→ Objective
Write out the listing below from the line containing "Within the photo" to its last line, unaltered, ends included.

→ Given records
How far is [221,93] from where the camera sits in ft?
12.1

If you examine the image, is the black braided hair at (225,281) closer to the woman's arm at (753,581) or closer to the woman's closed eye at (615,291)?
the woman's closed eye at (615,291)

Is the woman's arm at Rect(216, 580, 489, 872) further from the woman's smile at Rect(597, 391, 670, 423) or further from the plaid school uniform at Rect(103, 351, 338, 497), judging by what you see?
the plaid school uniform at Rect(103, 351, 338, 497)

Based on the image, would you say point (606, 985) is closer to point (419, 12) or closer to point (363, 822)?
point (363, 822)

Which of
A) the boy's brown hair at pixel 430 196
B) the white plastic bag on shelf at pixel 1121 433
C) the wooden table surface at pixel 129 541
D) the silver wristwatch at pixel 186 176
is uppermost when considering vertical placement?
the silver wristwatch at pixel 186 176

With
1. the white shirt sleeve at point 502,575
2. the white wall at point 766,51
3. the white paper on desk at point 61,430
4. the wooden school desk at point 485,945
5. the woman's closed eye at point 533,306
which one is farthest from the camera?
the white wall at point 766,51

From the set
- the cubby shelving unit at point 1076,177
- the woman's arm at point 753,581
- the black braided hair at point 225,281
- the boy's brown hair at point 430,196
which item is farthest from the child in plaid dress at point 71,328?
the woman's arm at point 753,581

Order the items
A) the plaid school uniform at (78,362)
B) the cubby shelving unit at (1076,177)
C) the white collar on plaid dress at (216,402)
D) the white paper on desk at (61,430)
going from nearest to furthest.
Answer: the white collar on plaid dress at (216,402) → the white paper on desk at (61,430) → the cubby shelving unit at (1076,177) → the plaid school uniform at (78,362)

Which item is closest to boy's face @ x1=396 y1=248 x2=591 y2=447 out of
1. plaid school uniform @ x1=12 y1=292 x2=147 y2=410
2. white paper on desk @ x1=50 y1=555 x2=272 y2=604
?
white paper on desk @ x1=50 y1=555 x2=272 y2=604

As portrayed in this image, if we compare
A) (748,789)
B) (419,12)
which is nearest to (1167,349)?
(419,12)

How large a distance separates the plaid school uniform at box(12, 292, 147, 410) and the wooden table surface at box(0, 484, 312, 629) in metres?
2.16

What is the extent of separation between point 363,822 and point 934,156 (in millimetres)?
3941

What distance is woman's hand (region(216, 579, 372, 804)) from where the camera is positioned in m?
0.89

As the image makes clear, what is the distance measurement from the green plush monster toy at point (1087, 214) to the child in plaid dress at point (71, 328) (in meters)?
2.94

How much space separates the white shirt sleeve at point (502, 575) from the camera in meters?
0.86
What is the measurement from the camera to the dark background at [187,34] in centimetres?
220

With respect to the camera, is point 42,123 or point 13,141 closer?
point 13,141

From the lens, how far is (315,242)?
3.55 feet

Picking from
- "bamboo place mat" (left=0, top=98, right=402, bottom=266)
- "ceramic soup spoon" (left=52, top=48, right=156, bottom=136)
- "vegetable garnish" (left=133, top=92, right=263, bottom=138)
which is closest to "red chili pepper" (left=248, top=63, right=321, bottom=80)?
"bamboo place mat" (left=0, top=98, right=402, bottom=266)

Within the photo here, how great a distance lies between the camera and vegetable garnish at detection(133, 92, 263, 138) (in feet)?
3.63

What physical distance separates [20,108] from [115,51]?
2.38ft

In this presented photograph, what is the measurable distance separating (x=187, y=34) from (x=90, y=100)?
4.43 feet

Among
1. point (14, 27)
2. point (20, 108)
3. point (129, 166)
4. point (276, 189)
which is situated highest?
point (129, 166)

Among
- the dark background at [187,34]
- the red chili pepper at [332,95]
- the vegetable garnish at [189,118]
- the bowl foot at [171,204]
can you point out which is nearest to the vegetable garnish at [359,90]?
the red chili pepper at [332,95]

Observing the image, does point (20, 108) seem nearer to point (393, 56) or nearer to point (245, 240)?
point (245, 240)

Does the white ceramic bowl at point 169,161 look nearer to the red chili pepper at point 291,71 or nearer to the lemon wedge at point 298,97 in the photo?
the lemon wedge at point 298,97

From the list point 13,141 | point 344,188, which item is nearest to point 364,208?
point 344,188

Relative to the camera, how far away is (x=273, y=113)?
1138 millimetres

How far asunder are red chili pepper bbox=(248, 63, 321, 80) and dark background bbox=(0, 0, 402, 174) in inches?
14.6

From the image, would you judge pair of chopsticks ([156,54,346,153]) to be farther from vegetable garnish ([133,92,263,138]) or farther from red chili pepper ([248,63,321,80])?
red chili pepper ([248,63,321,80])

→ Exercise result
Within the photo here, how great a distance lies between the camera and vegetable garnish at detection(133, 92, 263, 138) (in feet)?
3.63

What physical distance separates [20,108] from [115,51]?
2.38ft

In this presented photograph, what is the measurable distance separating (x=187, y=34) from (x=90, y=100)?
4.43 feet

Among
1. point (14, 27)
2. point (20, 108)
3. point (129, 166)
4. point (276, 189)
which is situated highest?
point (129, 166)

Among
- the dark background at [187,34]
- the red chili pepper at [332,95]
- the vegetable garnish at [189,118]
- the bowl foot at [171,204]
can you point out which is nearest to the vegetable garnish at [359,90]?
the red chili pepper at [332,95]

Observing the image, does point (20, 108) seem nearer to point (393, 56) or nearer to point (245, 240)?
point (245, 240)

Does the white ceramic bowl at point 169,161 look nearer to the red chili pepper at point 291,71 or nearer to the lemon wedge at point 298,97 in the photo?
the lemon wedge at point 298,97

From the list point 13,141 | point 344,188, which item is nearest to point 364,208?
point 344,188

Relative to the camera, how far away is (x=273, y=113)?
1138 millimetres

How far asunder are red chili pepper bbox=(248, 63, 321, 80) and dark background bbox=(0, 0, 402, 174) in inches?
14.6

From the image, would you judge pair of chopsticks ([156,54,346,153]) to be farther from vegetable garnish ([133,92,263,138]) or farther from red chili pepper ([248,63,321,80])?
red chili pepper ([248,63,321,80])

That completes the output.